Sporterlebniswelt bei dodenhof.
"Das im Oktober 2008 neu eröffnete Sport- und Technikhaus von dodenhof ist sicher eines der innovativsten Geschäfte, die hierzulande in den vergangenen Jahren eröffnet wurden", war Joachim Zeiler, Vorstandsmitglied der VMI und Vertriebsleiter bei Bizerba, in seiner Laudatio überzeugt.
"Absolut einmalig" sei die Zusammenführung der Sortimentsbereiche Sport und Technik zu einer geschlossenen Einheit. „Mit seinem Instore-TV geht dodenhof fortschrittliche Wege und verbindet perfekt Information und Unterhaltung für seine Kunden", so Zeiler.
Sortimente zusammengebracht
Der Neubau des Hauses für Sport und Technik fasst die bisher getrennten Sortimentsbereiche auf gut 10.000 Quadratmetern Verkaufsfläche zusammen. Die Sportwelt umfasst zwei von drei Etagen und damit gut 6.000 Quadratmeter. Die restlichen 4.000 Quadratmeter bilden die Welt der Technik im Erdgeschoss mit Unterhaltungselektronik, Computer, DVD, Spielen und Weißer Ware.
Entscheidend für die Neugestaltung war eine Zielgruppenanalyse: Mit Sport und Technik sollen besonders jüngere Kunden angesprochen werden. Also wurden die beiden Sortimente Sportartikel und Unterhaltungselektronik zu einem "kräftigen Magneten" verbunden.
Instore-TV für Unterhaltung und Information
Die Warenpräsentation bei dodenhof wird mit einer großen Anzahl von Flachbildschirmen unterstützt. "Insbesondere Warenbereiche wie Sport und Technik verlangen geradezu nach bewegten Bildern", erläutert Frank Sperl, Marketingleiter des familiengeführten Handelsunternehmens.
"Mit dem Instore-TV stellen wir eine Symbiose aus Ladenbau, Ware, Image und Lifestyle her", betont Sperl. "Im Zusammenspiel mit großformatiger klassischer Dekoration erreichen wir eine perfekte, interessante Kundenansprache. Schöne Bilder machen Lust und Laune."

Schon die Jüngsten wollen unetrhalten werden.

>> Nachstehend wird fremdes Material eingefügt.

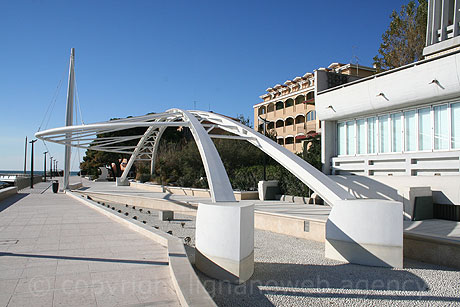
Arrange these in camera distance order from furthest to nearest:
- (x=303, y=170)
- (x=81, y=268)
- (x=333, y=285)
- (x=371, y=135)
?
(x=371, y=135) → (x=303, y=170) → (x=333, y=285) → (x=81, y=268)

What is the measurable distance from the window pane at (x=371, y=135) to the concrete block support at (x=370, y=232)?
8.93 meters

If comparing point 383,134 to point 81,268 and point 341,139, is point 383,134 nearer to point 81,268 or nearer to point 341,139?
point 341,139

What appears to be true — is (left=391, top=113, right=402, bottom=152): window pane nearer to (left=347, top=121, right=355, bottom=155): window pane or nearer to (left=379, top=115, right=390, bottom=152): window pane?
(left=379, top=115, right=390, bottom=152): window pane

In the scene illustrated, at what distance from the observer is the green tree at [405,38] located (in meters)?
28.1

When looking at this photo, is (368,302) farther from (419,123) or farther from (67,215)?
(67,215)

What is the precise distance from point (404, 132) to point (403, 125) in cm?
30

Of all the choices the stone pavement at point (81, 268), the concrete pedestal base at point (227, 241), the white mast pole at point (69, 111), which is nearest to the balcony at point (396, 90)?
the concrete pedestal base at point (227, 241)

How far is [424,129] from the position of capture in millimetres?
14758

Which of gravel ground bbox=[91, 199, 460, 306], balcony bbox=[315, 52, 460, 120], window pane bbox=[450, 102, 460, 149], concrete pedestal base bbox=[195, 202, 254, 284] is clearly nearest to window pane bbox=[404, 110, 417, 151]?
balcony bbox=[315, 52, 460, 120]

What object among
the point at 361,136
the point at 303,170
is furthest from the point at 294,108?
the point at 303,170

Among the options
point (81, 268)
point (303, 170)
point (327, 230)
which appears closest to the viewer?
point (81, 268)

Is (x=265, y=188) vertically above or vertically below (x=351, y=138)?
below

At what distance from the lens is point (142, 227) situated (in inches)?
425

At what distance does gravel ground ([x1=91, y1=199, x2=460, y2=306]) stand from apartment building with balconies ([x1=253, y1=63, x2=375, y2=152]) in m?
33.9
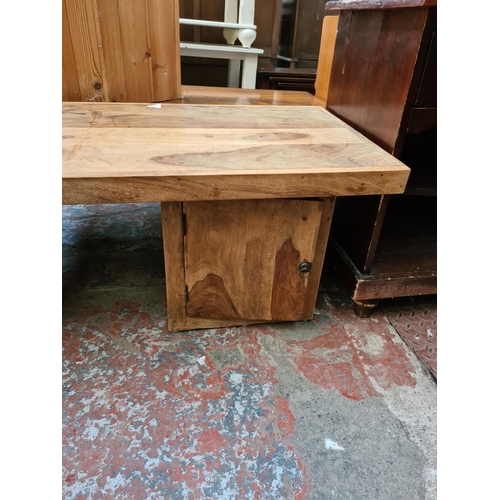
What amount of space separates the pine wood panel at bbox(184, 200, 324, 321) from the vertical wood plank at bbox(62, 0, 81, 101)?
68cm

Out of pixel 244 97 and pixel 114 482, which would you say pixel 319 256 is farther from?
pixel 244 97

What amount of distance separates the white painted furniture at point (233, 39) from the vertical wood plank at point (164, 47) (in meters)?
0.88

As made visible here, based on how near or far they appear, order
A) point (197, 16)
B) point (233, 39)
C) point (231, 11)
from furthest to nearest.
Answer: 1. point (197, 16)
2. point (233, 39)
3. point (231, 11)

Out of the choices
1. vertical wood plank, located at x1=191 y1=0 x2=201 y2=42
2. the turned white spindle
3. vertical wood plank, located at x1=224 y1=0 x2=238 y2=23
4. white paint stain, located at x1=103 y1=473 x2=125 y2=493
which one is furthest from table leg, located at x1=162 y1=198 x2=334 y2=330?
vertical wood plank, located at x1=191 y1=0 x2=201 y2=42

Keine Werbeplattform für Lieferanten
Das Instore-TV soll jedoch kein neues Werbemedium für Lieferanten werden. "Natürlich haben Produktinformationen immer auch einen Lieferantenbezug, aber nur wir bestimmen wie, wann und was gesendet wird. Deshalb verlangen wir für solche Spots auch keine Werbekostenzuschüsse, dann würden wir uns ja in Abhängigkeiten begeben", stellt Frank Sperl klar.
Einen Sonderfall bilden die großen 9er-Videowände. Darauf laufen dodenhof-Informationen, Aktionshinweise, die Kundenkartenwerbung und Imagefilme sowie Direktübertragungen beispielsweise von wichtigen Sportveranstaltungen. Lieferanten können diese Wände ebenfalls buchen, allerdings nicht für reine Produkt- oder Preiswerbung sondern nur für "imagebildende Sonderthemen".